Oil prices will likely rise to about $130 a barrel in the next 12 months as demand in emerging markets such as China and India make up for weak developed world growth, Goldman Sachs said Thursday.
Despite concerns about the U.S. economy and Eurozone sovereign debt, which have hit crude prices due to an expected fall in demand, the Wall Street giant forecast commodity prices to remain buoyant.
At the same time it tipped gold -- a safe haven in times of economic uncertainty -- to cost $1,860 an ounce in a year, much lower than the record high of $1,921.15 it hit last month.
The large emerging economies of the BRICS -- Brazil, Russia, India, China and South Africa -- are forecast to grow 7.7 percent this year and 7.9 percent in 2012.
By contrast, advanced economies are projected to expand only 1.7 percent this year and 2.1 percent next year, Goldman Sachs said.
Brent crude, which is traded in London, is expected to hit $130 a barrel in the next year, from current levels around $112, the bank said.
West Texas Intermediate (WTI) light sweet crude oil, traded on the New York Mercantile Exchange, is forecast to reach $126.50 a barrel over the same period from current $88.
Both contracts touched all-time highs of above $147 a barrel in July 2008 before the onset of a global financial crisis.
"Clearly, there is very little growth anticipated to come from the U.S., EU and the developed markets," said Allison Nathan, senior commodities economist at Goldman Sachs.
"But we expect quite robust emerging market demand growth with China still anticipated to grow at 9.2 percent next year and overall the BRICS countries close to eight percent," she told reporters in Singapore.
Nathan said the spread between WTI crude and Brent should narrow in the future but it was still unclear when the gap will close.

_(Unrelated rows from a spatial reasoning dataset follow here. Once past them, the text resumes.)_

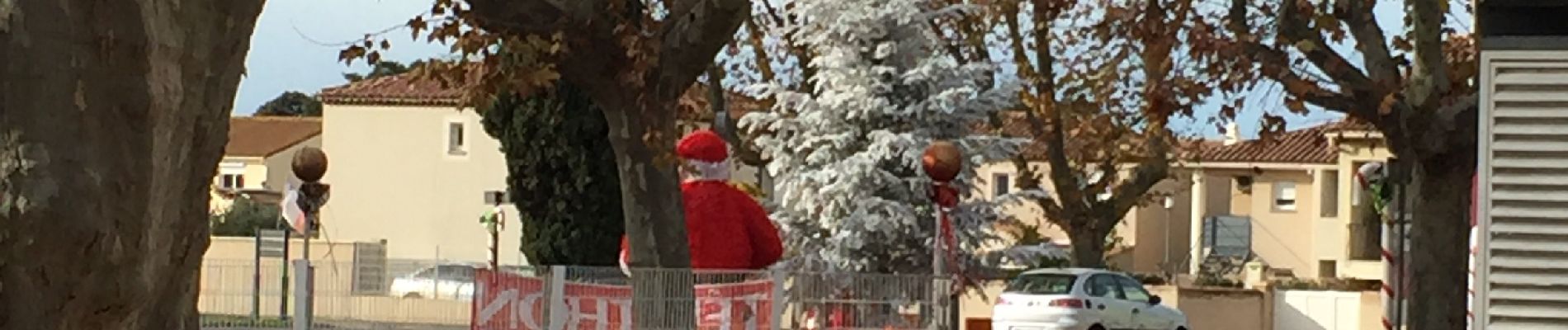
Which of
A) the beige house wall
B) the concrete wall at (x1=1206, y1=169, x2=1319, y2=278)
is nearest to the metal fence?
the beige house wall

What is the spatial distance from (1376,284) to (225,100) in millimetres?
40031

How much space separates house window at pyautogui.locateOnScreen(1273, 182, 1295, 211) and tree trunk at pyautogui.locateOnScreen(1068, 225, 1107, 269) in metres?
31.7

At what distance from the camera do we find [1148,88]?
20.1 m

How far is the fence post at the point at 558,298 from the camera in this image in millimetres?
15906

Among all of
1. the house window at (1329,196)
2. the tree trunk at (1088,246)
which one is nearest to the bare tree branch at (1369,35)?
Answer: the tree trunk at (1088,246)

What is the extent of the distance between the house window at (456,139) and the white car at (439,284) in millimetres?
40013

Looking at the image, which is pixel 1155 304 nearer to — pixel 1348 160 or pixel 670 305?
pixel 670 305

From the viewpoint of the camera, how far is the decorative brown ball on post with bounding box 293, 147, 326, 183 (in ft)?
94.0

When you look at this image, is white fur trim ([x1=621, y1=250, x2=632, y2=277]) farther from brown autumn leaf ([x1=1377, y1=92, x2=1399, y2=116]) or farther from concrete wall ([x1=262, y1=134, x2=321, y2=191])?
concrete wall ([x1=262, y1=134, x2=321, y2=191])

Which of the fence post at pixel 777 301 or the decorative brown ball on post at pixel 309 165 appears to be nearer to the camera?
the fence post at pixel 777 301

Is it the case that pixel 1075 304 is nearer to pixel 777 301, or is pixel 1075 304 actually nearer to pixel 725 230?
pixel 725 230

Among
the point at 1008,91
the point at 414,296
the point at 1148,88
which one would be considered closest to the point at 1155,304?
the point at 1008,91

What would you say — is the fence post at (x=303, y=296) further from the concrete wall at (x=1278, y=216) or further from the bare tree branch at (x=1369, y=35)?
the concrete wall at (x=1278, y=216)

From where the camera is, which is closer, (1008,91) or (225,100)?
(225,100)
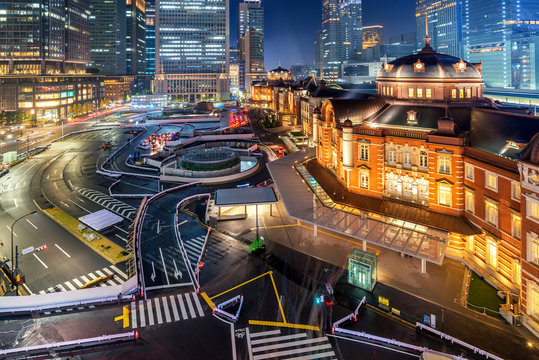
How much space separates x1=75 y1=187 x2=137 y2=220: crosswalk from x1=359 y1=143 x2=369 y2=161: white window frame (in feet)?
136

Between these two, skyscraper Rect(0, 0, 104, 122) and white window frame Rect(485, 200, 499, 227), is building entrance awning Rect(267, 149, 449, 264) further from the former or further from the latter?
skyscraper Rect(0, 0, 104, 122)

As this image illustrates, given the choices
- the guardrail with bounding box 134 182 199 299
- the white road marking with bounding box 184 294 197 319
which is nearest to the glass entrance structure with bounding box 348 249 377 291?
the white road marking with bounding box 184 294 197 319

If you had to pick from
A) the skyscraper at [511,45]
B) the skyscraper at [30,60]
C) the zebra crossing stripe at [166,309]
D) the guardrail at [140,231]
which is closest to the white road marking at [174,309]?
the zebra crossing stripe at [166,309]

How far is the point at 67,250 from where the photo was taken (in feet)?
159

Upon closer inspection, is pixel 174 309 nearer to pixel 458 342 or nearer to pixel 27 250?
pixel 458 342

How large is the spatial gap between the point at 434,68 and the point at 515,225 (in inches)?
1206

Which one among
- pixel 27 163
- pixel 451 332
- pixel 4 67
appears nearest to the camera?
pixel 451 332

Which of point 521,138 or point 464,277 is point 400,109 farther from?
point 464,277

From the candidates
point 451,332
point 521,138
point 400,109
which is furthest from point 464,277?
point 400,109

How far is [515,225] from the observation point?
114 ft

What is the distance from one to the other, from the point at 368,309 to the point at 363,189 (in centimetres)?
2314

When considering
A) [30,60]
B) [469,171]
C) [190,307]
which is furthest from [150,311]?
[30,60]

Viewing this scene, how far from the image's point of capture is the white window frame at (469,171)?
41.2m

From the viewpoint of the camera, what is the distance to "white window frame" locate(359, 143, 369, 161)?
173ft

The high inventory level at the US oil hub in Cushing, Oklahoma, has led to WTI trading at a significant discount compared with other light sweet crudes such as Brent, Goldman Sachs said.
It added that transportation pipelines must be upgraded to improve delivery.
"While we expect that alternative transportation capacity such as rail, truck and barge shipments will expand rapidly over the coming months, we believe that WTI will remain volatile and prone to dislocations in the future until the pipeline infrastructure is improved," it said.
For gold, the U.S. bank said an environment of low interest rates and central bank buying will support prices for the precious metal.
Low interest rates drive investors to buy gold for higher returns, boosting prices.
Prices for industrial metals such as aluminum, copper and nickel are also expected to rise, with Chinese demand a key driver.
"China is the single largest consumer of almost all commodities," said Julian Zhu, the China commodities analyst at Goldman Sachs.
"China is good at oversupplying so whichever commodity China is short of will likely have the strongest demand and pricing. Therefore, copper is our preferred metal," he said.
Last year, China's share of the total global consumption for steel was 45 percent, 76 percent for iron ore, 41 percent for aluminum and 39 percent for copper, according to the US bank.
"China's per capita copper consumption is far below that of developed countries with high-end manufacturing industries. This suggests substantial upside for China's demand for copper," added Zhu.
China consumed 5.4 kilograms of copper per person in 2010, compared with 7.2 kilograms in the OECD countries, he said.